Analytical functions are brought into existence to solve the problems that we have with Aggregate functions. The biggest disadvantage of these Aggregate functions is that they always reduce the number of results, but what if we want to be able to perform functions on all our results based on the results? (think at ranking, row_number, top N problems, …)
Here I will explain some of the Analytical function tricks that we can use to solve common problems.
Some of the database engine specific analytical functions:
- rank() : Returns a sequential number for the result set, this differs from row_number because this function gives duplicates the same number.
- dense_rank() : Does the same as rank(), only will it put gaps between the next result.
- row_number() : Returns a sequential number for the result set.
- ntile(n) : Distributes the result into groups, this returns the number to which the group belongs.
The over() function
One of the things I have to explain first before we are able to show special queries is the usage of the over() function. The over() function will execute a reporting function over the complete table without the need of a GROUP BY statement. We can also specify a PARTITION BY to this over function, which is going to allow us to perform a GROUP BY on the OVER function.

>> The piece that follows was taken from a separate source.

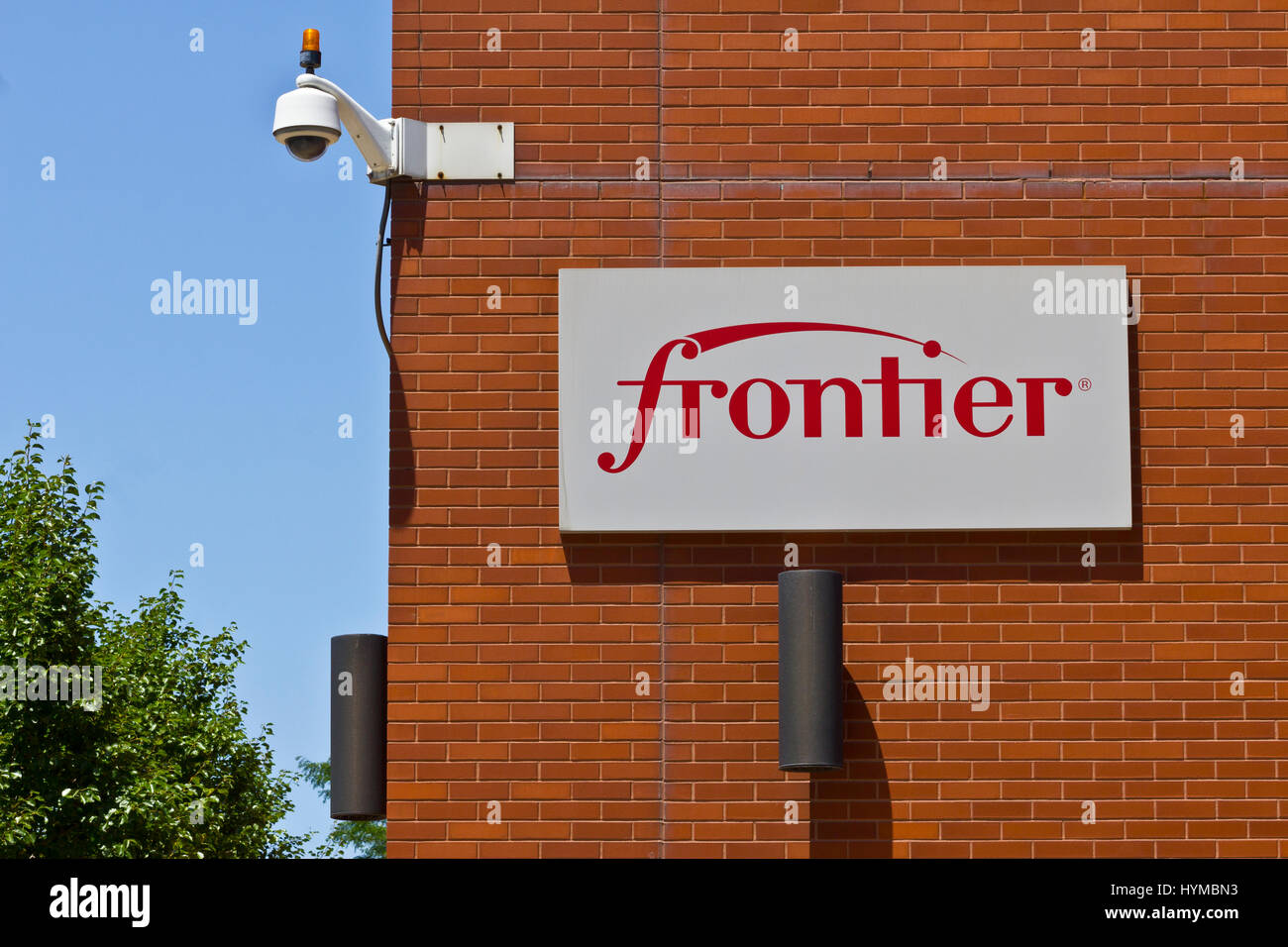 Frontier Fort Wayne >> Ft Wayne In Circa July 2016 Frontier Communications Signage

More details to this can be found here: http://docs.oracle.com/cd/B19306_01/server.102/b14200/functions001.htm
MIN MAX problems (also called minimax)
Let's say that we have a table that holds the values of the language usages of a country. What if we want to get the maximum spoken languages from those countries, and then get the language that is spoken the least in that country?
This is a great problem to use a over function in. You just select the maximum usages, and then you can add for example a column that will put an X for the language that is spoken the least. To do this we use a case structure that checks if the max usage of a language is equal to the min usage over the whole result set of the max usages.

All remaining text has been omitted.